Apart from haemodialysis, Socso has also been providing, in recent years, peritoneal dialysis (CAPD), erythropoietin, AV fistulas, and anti-rejection drugs for those who have undergone kidney transplant, which MTUC commended as progressive steps.

But Solomon questioned the move to withdraw coverage for those eligible for the Invalidity Grant, which he said was not only “regressive” but “cruel” as the tightened criteria would affect everyone requiring dialysis.

Dialysis treatment is provided free-of-charge at any Socso dialysis panel centres, government hospitals, private dialysis centres, or facilities run by non-government organisations (NGOs), but the eligibility for end-stage renal disease patients getting free dialysis covered by Socso is now tied to the respective new applicant’s tenure and quantum of contribution to the fund.

Effective last January 10, insured persons must have paid monthly deductions comprising at least one-third of their first deduction upon entering the scheme until their invalidity notice is received by Socso, and at least 24 months’ worth of monthly deductions to Socso within 40 consecutive months before their invalidity notice is received, to qualify.

After MTUC raised alarm over the issue, Socso responded to say that it cannot be the only group to provide dialysis as treatment costs are estimated to continue to escalate, and proposed that all health, welfare, and social organisations in the country look at a solution for health financing.

Solomon, meanwhile, slammed Socso for saying that the social security fund had gone beyond the responsibilities of the organisation as per Section 57 of the Employees’ Social Security Act (ESSA) 1969 by providing dialysis treatment for free. He asked if this means Socso has been contravening the Act from 1999 onwards, when it started providing the service.

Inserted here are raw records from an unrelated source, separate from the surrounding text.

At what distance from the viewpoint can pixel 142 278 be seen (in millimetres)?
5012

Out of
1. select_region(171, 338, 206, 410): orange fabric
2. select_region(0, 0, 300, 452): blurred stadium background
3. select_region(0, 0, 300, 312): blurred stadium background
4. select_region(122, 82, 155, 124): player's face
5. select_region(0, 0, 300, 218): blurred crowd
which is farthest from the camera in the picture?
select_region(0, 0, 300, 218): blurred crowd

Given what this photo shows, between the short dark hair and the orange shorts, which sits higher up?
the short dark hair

“This is a clear misrepresentation and a lie as the section is clear that such provisions are required to assist the covered employees to return to the workplace and also manage their lives and family responsibilities,” he alleged.

He also noted that Section 57 of the ESSA allows dialysis to be provided based on the recommendations of a medical board or appellate medical board with Socso, but it does not empower Socso to impose conditions on eligible contributions for rehabilitation benefits.

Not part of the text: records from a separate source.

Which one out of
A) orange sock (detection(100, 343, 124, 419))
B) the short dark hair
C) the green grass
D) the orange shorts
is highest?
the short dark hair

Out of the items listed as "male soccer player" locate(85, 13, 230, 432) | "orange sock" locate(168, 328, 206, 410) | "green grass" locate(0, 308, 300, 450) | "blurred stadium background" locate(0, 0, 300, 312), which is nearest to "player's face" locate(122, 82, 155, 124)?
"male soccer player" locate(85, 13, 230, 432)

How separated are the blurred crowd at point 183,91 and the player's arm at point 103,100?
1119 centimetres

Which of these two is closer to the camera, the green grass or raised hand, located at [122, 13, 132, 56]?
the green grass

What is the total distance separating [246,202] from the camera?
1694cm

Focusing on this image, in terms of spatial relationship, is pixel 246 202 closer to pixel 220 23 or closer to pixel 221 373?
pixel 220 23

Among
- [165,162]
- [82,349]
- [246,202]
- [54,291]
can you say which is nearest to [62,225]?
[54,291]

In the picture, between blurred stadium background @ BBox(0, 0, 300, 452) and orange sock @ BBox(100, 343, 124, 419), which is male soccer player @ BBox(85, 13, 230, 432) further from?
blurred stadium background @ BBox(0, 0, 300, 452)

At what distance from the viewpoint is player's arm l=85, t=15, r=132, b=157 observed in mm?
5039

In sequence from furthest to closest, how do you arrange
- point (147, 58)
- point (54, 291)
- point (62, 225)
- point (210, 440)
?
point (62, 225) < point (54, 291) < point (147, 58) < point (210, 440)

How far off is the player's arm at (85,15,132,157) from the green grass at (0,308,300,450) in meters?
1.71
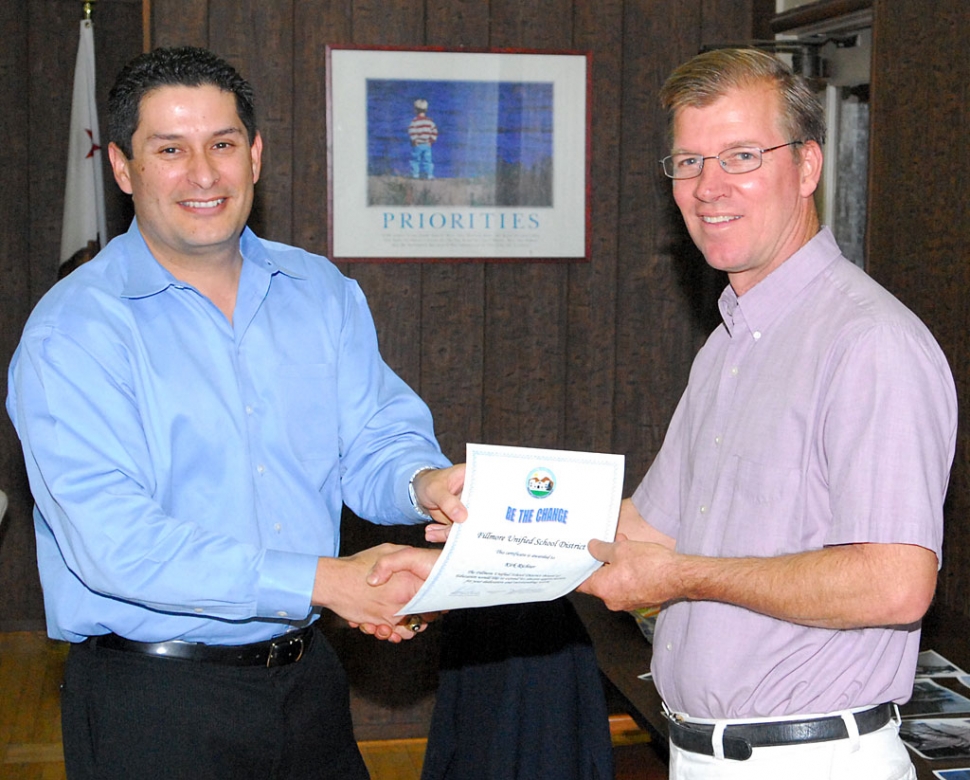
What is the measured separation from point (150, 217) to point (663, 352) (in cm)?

“The board has no powers to introduce eligibility conditions and has been misled to believe it can be done, by the management of Socso,” he said.

Solomon said Socso has not been upfront about why it has imposed the new conditions, and noted that the sustainability of the fund is the real issue at hand.

Socso’s sustainability, he claimed, has been affected by low returns on investments, “ill-conceived investment decisions, which led to losses”, and expenditure on items with “little or no returns, but only promised benefits that have not materialised”.

“Instead of addressing the financial issues by reducing administration costs incurred arising from high salaries, increased contract employees with high salaries, and big annual bonuses for the top management, Socso’s administration decided on steps to reduce or deny benefits available to insured persons under the (ESSA).

“This, unfortunately, is the wrong move as it denies benefits to the most venerable section of the contributors, for whom the scheme was established,” he said.

Solomon called on Human Resources Minister M. Kulasegaran to “break out of his shell” and address the matter once and for all, noting that the issue has already gone viral on social media by opposition MPs.